*** Opening QUOTED PASSAGE ***
The various offsets (phys_offset & ~TARGET_PAGE_MASK,
PHYS_OFFSET & TARGET_PAGE_MASK, region_offset) can all be synthesized
from the information in a MemoryRegionSection. Adjust phys_page_find()
to synthesize a PhysPageDesc.
The upshot is that phys_map now contains uniform values, so it's easier
to generate and compress.
The end result is somewhat clumsy but this will be improved as we we
propagate MemoryRegionSections throughout the code instead of transforming
them to PhysPageDesc.
The MemoryRegionSection pointers are stored as uint16_t offsets in an
array. This saves space (when we also compress node pointers) and is
more cache friendly.
*** Closing QUOTED PASSAGE ***
*** Opening RAW DATA ***
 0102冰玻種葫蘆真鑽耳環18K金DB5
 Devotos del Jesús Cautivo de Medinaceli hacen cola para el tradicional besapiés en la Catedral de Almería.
*** Closing RAW DATA ***
[PROBLEMS TO WORK ON]:
1) Decide whether each statement below agrees with the passage about phys_page_find() above. Answer yes or no for each, and quote the words of the passage that settle it.
(a) After the change, phys_map holds uniform values.
(b) The MemoryRegionSection pointers are stored as uint32_t offsets.
(c) The end result is described as clean and final.
2) In the passage about phys_page_find(), what is that function adjusted to synthesize?
3) Carry on the passage about phys_page_find() from its last sentence.

[RESULTS OF THE TASKS]:
1)
(a) Yes: "phys_map now contains uniform values, so it's easier to generate and compress."
(b) No: "The MemoryRegionSection pointers are stored as uint16_t offsets in an array."
(c) No: "The end result is somewhat clumsy but this will be improved"

2) It is adjusted to synthesize a PhysPageDesc.

3)
Signed-off-by: Avi Kivity <avi@redhat.com>
---
exec.c | 187 ++++++++++++++++++++++++++++++++++++---------------------------
1 files changed, 107 insertions(+), 80 deletions(-)
diff --git a/exec.c b/exec.c
index 536e70f..957bc6d 100644
--- a/exec.c
+++ b/exec.c
@@ -194,9 +194,13 @@
typedef struct PhysPageEntry PhysPageEntry;
+static MemoryRegionSection *phys_sections;
+static unsigned phys_sections_nb, phys_sections_nb_alloc;
+static uint16_t phys_section_unassigned;
+
struct PhysPageEntry {
union {
- PhysPageDesc leaf;
+ uint16_t leaf; /* index into phys_sections */
PhysPageEntry *node;
} u;
};
@@ -399,7 +403,7 @@ static inline PageDesc *page_find(tb_page_addr_t index)
}
#if !defined(CONFIG_USER_ONLY)
-static PhysPageDesc *phys_page_find_alloc(target_phys_addr_t index, int alloc)
+static uint16_t *phys_page_find_alloc(target_phys_addr_t index, int alloc)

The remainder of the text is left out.